◆ **Excerpt provided**:
[Start of Attachment]

According to the subject heading, the Liberal Arts Dean at UNO wanted to offer her congratulationds. Uh huh, congratulationds. Listen, I know we’re all human. I know the last two letters of her newfangled spelling are neighbors on the keyboard and can easily be tapped in tandem. And I know that spell check doesn’t include the subject line. But a typo from a Dean sent to perspective students to a writing program?


When Southern Politeness Becomes A Blatant Act of Stupidity


On Monday I got a letter from Murray State. For ten minutes the slim envelope teetered in the palm of my sweaty hand. When I stopped hyperventilating and my knees settled into a more controlled spasm, I tore open the seal, pulled free the letter and read the note:

Your application for admission to the Creative Writing Program was forwarded to the department for evaluation. They have notified us that you are not eligible for admissions to their program. Other questions concerning this decision should be directed to the department.

Last I checked, ‘not eligible’ meant failing to meet the requirements for review. Never have I understood ‘not eligible’ to be a synonym for rejected. And it turns out this wasn’t the first linguistic curiosity put forth from this school. I had a run in with them regarding the definition of an official transcript. Anyway, with my fate certainly uncertain, I called the admissions office and asked for clarification.

“Hi Kitty, my name is Paige and I received a letter from you earlier today.”

“Yes ma’am,” she answered in her syrupy southern drawl.

“I just wanted to confirm that ‘not eligible’ doesn’t mean my file was incomplete and therefore void. You see, there had been a misunderstanding about transcripts and perhaps that was part of the issue.”

“It means you are not eligible,” she stated, her voice exaggerating the last two words as if speaking them more distinctly would magically attach meaning.

“Right, but does ‘not eligible’ mean rejected as in you reviewed my completed file and have decided to not offer me a slot in the incoming class or does it mean you were unable to review my file due to missing data. Because if it’s the second one, I’d like to rectify the situation.”

“Well, we were trying to be polite but I guess it backfired. You were rejected,” she said with a country club cackle, the kind that pairs well with tennis whites and a scotch on the rocks.


Three Feet Below Rock Bottom

I’m checking my mail so often that I’ve worn a path in the marble flooring leading to my box. On Saturday I visited the mailroom twice, you know, just in case my 11am stop was too early. Oh, and yesterday I reached my arm all the way through the box to the other side to make sure it was totally empty. So yes, I have clearly become obsessed with hearing from the remaining nine schools

Today, on my way to fetch lunch, I detoured to my residence. I double parked out front and sprinted through the lobby to the mailboxes. The contents included a new issue of Town & Country, a solicitation from a credit card company and my IRS refund check, a check for around $2000. And my response to the collection of clutter clutched in my hands? What. The Fuck. No school responses????

Monday, March 17, 2008

Mix Master P

A month into fourth grade, my class wandered down to the music room for our lesson and after gathering in a circle on the floor, Mrs. Davidson distributed recorders. After showing us a few things, she stood up and retreated to her harpsichord. While she plucked at the keys, we practiced notes. It was quite possibly the worst sound ever to be produced by human beings.

[End of Attachment]

(Data collected)
[Start of Attachment]

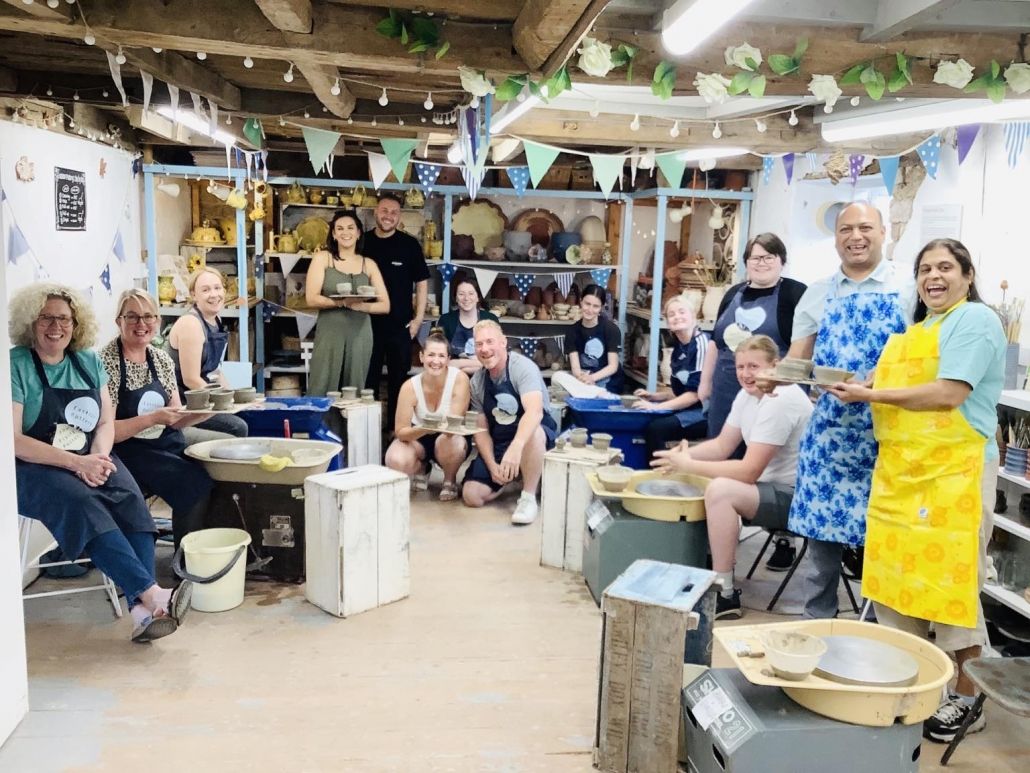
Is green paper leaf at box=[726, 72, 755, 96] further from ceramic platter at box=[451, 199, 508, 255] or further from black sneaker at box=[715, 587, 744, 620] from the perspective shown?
ceramic platter at box=[451, 199, 508, 255]

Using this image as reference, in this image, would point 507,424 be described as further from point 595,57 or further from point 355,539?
point 595,57

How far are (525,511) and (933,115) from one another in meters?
2.92

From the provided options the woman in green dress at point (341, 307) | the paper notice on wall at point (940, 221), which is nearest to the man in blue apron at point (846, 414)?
the paper notice on wall at point (940, 221)

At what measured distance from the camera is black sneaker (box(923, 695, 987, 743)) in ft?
9.57

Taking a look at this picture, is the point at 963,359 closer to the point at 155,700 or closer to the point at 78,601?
the point at 155,700

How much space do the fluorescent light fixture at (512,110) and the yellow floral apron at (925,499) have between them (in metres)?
1.87

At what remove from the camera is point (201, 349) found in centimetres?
478

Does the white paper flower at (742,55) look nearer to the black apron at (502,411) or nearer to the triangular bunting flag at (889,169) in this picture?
the triangular bunting flag at (889,169)

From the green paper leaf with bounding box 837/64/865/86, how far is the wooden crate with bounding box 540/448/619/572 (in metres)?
2.04

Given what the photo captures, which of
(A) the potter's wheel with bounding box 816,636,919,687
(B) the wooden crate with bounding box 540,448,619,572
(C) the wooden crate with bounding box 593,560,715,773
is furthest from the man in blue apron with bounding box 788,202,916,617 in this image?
(B) the wooden crate with bounding box 540,448,619,572

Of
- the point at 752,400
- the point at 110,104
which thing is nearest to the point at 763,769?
the point at 752,400

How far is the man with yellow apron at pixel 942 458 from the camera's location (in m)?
2.82

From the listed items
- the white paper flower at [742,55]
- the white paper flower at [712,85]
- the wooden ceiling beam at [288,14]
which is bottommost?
the white paper flower at [712,85]

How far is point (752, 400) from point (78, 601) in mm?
3174
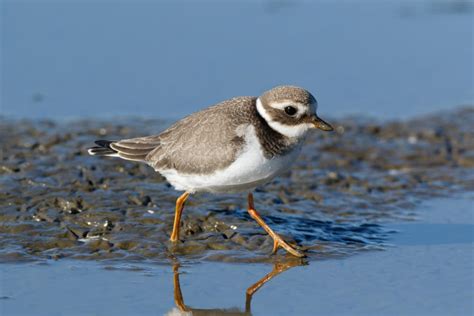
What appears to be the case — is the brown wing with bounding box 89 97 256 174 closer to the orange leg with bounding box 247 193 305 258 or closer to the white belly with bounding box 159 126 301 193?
the white belly with bounding box 159 126 301 193

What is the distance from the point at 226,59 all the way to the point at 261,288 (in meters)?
7.76

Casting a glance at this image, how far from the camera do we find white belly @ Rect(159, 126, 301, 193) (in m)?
7.64

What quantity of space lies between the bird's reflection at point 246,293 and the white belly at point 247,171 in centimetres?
79

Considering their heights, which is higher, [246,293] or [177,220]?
[177,220]

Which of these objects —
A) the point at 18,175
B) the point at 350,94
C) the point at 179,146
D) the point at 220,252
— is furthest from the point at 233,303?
the point at 350,94

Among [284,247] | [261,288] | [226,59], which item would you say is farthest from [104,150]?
[226,59]

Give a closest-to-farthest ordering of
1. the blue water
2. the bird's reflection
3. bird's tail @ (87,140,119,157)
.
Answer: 1. the bird's reflection
2. bird's tail @ (87,140,119,157)
3. the blue water

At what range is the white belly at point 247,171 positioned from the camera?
25.1 ft

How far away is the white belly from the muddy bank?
0.66 m

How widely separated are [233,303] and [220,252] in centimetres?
118

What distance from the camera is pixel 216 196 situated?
9.57 metres

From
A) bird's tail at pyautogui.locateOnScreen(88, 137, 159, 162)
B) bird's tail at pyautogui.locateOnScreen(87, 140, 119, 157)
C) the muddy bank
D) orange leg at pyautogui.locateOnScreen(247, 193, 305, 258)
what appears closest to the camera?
orange leg at pyautogui.locateOnScreen(247, 193, 305, 258)

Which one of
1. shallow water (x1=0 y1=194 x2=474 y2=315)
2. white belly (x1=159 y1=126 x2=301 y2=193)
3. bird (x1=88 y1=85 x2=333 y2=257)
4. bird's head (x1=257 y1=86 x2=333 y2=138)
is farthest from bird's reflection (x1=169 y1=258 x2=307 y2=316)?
bird's head (x1=257 y1=86 x2=333 y2=138)

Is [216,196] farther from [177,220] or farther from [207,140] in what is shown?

[End of Attachment]

◆ **Prompt 1**:
Translate this sentence from the blog excerpt on writing program applications into Spanish: "On Monday I got a letter from Murray State."
◆ **Prompt 2**:
Repeat everything in the blog excerpt on writing program applications from "Last I checked, ‘not" down to "asked for clarification.", word for word.
◆ **Prompt 3**:
Carry on the blog excerpt on writing program applications from the point where it stops.
The listing was gathered from a separate source.

◆ **Result 1**:
El lunes recibí una carta de Murray State.

◆ **Result 2**:
Last I checked, ‘not eligible’ meant failing to meet the requirements for review. Never have I understood ‘not eligible’ to be a synonym for rejected. And it turns out this wasn’t the first linguistic curiosity put forth from this school. I had a run in with them regarding the definition of an official transcript. Anyway, with my fate certainly uncertain, I called the admissions office and asked for clarification.

◆ **Result 3**:
Twice a week for the duration of the year, I was expected to play the recorder. To be honest, I never really took to the instrument. The sound it produced was forever unpleasant and though the notes were easy to follow, I rarely hit them right. More often than not I blew too hard and screeched out nothing more than a piercing wail that could summon dogs.

One day I decided to clean my recorder. I pulled the plastic pieces apart, piped a rag through the insides and then put it back together. Except I somehow jammed the mouthpiece to the bottom at a weird angle. And no matter what I did to correct the placement, the sections wouldn’t budge. My mom refused to buy me a new one, not that I blame her, so I finished out fourth grade playing the instrument on a slant. In case you were wondering, the sound I produced was no worse with the recorder contorted.

“PJ, pick an instrument to learn,” my mom instructed my first day of fifth grade.

“Piano!” I excitedly exclaimed.

“No, no. I’m not buying a piano. Clashes with the country French decor of the house. Pick something else.”

“Harp!”

“No, it won’t fit in my car. Try again. Perhaps something you can carry on your own.”

“Violin?”

“Flute it is.”

The following day, we went to a local music store and rented a flute and a week later I had my first lesson. Sitting in Mrs. Lenape’s dank basement, I learned how to put it together, how to clean out the gook that accumulates inside and how to make a sound. With additional lessons came growth, though the pace remained slow as I really had no interest in learning the flute. Translation: I never practiced.

“How are your lessons going?” my mom asked one random night while I helped her make dinner.

“I’m learning how to play Joy to the World,” I answered, as I dropped a green bean stem into the accumulating pile and released the edible part into a colander by the sink.

No Jewish mother, not even one who was raised Catholic and converted to unify her burgeoning family, wants to hear that her daughter is mastering a Christmas Carol. I was given permission to quit the flute the next day.

As much as I disliked the wind instruments I was exposed to in my youth, I’ve always enjoyed music. One of my first purchases was the soundtrack to The Muppet Movie. My collection grew when I won the Purim carnival costume contest dressed as a cherry hamantashen. My prize was a Shaun Cassidy album. I must have kissed the cover fifty times during my walk home. A few months later I came into possession of an Andy Gibb album. Clearly I was well on my way to becoming a music aficionado.

When cassettes were introduced, I became obsessed with making mix tapes. Finally I had a chance to condense my favorite tunes into one spot. Sometimes I recorded music off the radio and other times I lifted songs off of the family record collection. And yes, on more than one occasion, I presented a crush with a personalized tape. It felt like a good idea at the time.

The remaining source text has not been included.